SUPPLIED TEXT:

Once you have the results, you can copy/paste-special Values to some other area
of your worksheet, and then sort on the values.

If this is going to be used frequently, a sort routine can be incorporated.

===============================================
Option Explicit
Function UniqueCount(rg As Range) As Variant
'Requires reference to Microsoft VBScript Regular Expressions 5.5
'Returns a two dimensional array of unique words and count
Dim cWordList As Collection
Dim Str As String
Dim sRes() As Variant
Dim i As Long, j As Long
Dim c As Range
Dim re As RegExp
Dim mc As MatchCollection, m As Match

'Put all words into a single string
For Each c In rg
Str = Str & c.Value & " "
Next c

'get list of unique words
Set re = New RegExp
re.Global = True
re.Pattern = "\b\w+\b"
Set cWordList = New Collection
On Error Resume Next
'Add method with index=word will give error on duplicates
Set mc = re.Execute(Str)
For Each m In mc
cWordList.Add m.Value, m.Value
Next m
On Error GoTo 0
ReDim sRes(0 To 1, 1 To cWordList.Count)
For i = 1 To cWordList.Count
sRes(0, i) = cWordList(i)
Next i

'get word count for each word
re.Global = True
re.IgnoreCase = True
For i = 1 To UBound(sRes, 2)
re.Pattern = "\b" & sRes(0, i) & "\b"
Set mc = re.Execute(Str)
sRes(1, i) = mc.Count
Next i
Set re = Nothing

UniqueCount = sRes
End Function
===============================
--ron


With a little more fooling around, I modified the above to include words with
apostrophe's; and also did a double sort so the most common words would at the
top; and the subsort would be alphabetical.

If you don't want the results sorted, just comment out one or both of the two
sorting lines below.

=========================================
Option Explicit
Option Compare Text
Function UniqueCount(rg As Range) As Variant
'Requires reference to Microsoft VBScript Regular Expressions 5.5
'Returns a two dimensional array of unique words and count
Dim cWordList As Collection
Dim Str As String
Dim sRes() As Variant
Dim i As Long, j As Long
Dim c As Range
Dim re As RegExp
Dim mc As MatchCollection, m As Match

'Put all words into a single string
For Each c In rg
Str = Str & c.Value & " "
Next c

'get list of unique words
Set re = New RegExp
re.Global = True
re.Pattern = "\b[\w']+\b"
Set cWordList = New Collection
On Error Resume Next
'Add method with index=word will give error on duplicates
Set mc = re.Execute(Str)
For Each m In mc
cWordList.Add m.Value, m.Value
Next m
On Error GoTo 0
ReDim sRes(0 To 1, 1 To cWordList.Count)
For i = 1 To cWordList.Count
sRes(0, i) = cWordList(i)

Records from a dataset:
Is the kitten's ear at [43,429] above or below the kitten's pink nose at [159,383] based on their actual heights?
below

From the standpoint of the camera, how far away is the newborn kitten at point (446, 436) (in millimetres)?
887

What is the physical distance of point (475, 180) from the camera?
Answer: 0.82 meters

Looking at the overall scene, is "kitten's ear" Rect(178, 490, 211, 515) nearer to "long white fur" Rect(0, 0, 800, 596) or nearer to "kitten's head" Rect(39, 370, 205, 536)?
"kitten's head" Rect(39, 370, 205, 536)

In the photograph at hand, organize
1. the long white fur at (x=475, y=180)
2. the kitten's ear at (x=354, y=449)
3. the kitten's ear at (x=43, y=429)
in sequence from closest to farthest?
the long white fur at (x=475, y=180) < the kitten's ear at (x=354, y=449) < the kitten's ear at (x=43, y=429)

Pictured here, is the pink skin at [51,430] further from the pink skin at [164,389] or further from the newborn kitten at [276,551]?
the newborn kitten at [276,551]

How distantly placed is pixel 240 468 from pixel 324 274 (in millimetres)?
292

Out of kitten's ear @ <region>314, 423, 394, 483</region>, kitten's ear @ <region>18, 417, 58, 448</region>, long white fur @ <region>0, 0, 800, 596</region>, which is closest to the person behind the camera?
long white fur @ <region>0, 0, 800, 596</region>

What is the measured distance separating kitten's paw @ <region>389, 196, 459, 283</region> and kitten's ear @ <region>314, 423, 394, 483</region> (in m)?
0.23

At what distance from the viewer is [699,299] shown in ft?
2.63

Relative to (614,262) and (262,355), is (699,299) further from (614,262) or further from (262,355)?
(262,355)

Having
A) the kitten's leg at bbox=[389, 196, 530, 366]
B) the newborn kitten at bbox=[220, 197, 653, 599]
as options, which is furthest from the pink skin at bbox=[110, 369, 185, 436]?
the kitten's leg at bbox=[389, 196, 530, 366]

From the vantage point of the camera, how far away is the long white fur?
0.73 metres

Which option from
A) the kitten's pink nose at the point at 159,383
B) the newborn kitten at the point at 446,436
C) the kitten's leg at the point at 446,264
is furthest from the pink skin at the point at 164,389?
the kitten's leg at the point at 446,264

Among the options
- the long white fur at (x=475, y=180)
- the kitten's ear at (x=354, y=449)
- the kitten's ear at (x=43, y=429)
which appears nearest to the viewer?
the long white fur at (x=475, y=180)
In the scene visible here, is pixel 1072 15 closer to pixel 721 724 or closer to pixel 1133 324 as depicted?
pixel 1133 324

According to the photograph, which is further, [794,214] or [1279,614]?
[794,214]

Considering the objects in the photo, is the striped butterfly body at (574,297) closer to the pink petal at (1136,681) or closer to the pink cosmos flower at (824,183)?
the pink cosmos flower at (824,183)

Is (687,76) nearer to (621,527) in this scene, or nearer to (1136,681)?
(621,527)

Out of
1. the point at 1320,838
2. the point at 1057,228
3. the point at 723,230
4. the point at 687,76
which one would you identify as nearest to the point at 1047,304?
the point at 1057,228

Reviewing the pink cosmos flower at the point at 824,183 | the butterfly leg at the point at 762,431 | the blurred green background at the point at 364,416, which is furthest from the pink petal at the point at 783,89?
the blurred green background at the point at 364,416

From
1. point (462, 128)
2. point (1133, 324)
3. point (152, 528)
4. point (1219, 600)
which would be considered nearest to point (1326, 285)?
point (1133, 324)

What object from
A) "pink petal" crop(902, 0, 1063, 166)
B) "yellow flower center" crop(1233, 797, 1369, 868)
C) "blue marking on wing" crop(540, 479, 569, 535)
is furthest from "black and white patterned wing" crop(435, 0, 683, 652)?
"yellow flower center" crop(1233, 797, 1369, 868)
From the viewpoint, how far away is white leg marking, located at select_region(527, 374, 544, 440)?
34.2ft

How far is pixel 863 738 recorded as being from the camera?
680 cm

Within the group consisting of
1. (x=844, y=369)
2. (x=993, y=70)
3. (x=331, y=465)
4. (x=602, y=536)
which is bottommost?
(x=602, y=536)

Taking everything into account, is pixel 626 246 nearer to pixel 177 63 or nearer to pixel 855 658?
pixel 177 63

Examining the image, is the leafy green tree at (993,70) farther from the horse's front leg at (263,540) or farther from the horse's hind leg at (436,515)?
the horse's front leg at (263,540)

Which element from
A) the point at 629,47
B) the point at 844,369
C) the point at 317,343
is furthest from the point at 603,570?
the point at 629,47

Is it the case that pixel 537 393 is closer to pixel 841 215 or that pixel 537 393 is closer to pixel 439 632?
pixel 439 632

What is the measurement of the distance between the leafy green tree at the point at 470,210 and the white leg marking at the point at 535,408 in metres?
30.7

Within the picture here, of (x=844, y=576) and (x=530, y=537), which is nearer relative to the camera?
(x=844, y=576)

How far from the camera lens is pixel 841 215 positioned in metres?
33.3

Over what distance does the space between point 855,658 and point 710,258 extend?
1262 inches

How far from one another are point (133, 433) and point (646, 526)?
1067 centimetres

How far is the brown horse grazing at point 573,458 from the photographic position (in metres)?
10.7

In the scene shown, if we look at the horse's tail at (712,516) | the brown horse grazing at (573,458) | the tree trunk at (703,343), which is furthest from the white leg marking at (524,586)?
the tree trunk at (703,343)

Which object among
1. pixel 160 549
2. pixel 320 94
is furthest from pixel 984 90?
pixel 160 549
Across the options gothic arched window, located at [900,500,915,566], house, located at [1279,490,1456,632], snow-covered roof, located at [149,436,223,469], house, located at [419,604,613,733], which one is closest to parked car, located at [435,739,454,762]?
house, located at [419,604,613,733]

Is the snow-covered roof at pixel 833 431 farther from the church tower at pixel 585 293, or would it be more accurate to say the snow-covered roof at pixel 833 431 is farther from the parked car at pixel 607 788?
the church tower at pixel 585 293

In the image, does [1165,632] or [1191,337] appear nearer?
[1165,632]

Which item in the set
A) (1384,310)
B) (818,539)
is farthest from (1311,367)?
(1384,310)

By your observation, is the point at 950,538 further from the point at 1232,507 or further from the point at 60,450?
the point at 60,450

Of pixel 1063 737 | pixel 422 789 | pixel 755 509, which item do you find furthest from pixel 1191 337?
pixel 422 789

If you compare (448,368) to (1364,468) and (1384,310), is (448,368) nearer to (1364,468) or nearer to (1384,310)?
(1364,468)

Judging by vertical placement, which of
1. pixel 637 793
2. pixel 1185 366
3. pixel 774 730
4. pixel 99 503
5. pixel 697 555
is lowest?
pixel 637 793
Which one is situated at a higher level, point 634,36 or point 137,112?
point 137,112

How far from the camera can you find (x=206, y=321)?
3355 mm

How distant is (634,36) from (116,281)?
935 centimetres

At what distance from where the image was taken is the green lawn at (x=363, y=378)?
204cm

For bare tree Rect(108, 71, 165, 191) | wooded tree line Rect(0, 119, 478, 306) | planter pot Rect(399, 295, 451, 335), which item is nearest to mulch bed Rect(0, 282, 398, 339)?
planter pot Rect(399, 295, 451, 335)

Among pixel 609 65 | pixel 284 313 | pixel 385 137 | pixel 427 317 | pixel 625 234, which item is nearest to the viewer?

WHAT NEEDS TO BE DONE:
Please state which reference the forum post says the UniqueCount function requires.

THE COMPLETED TASK:
It requires a reference to Microsoft VBScript Regular Expressions 5.5.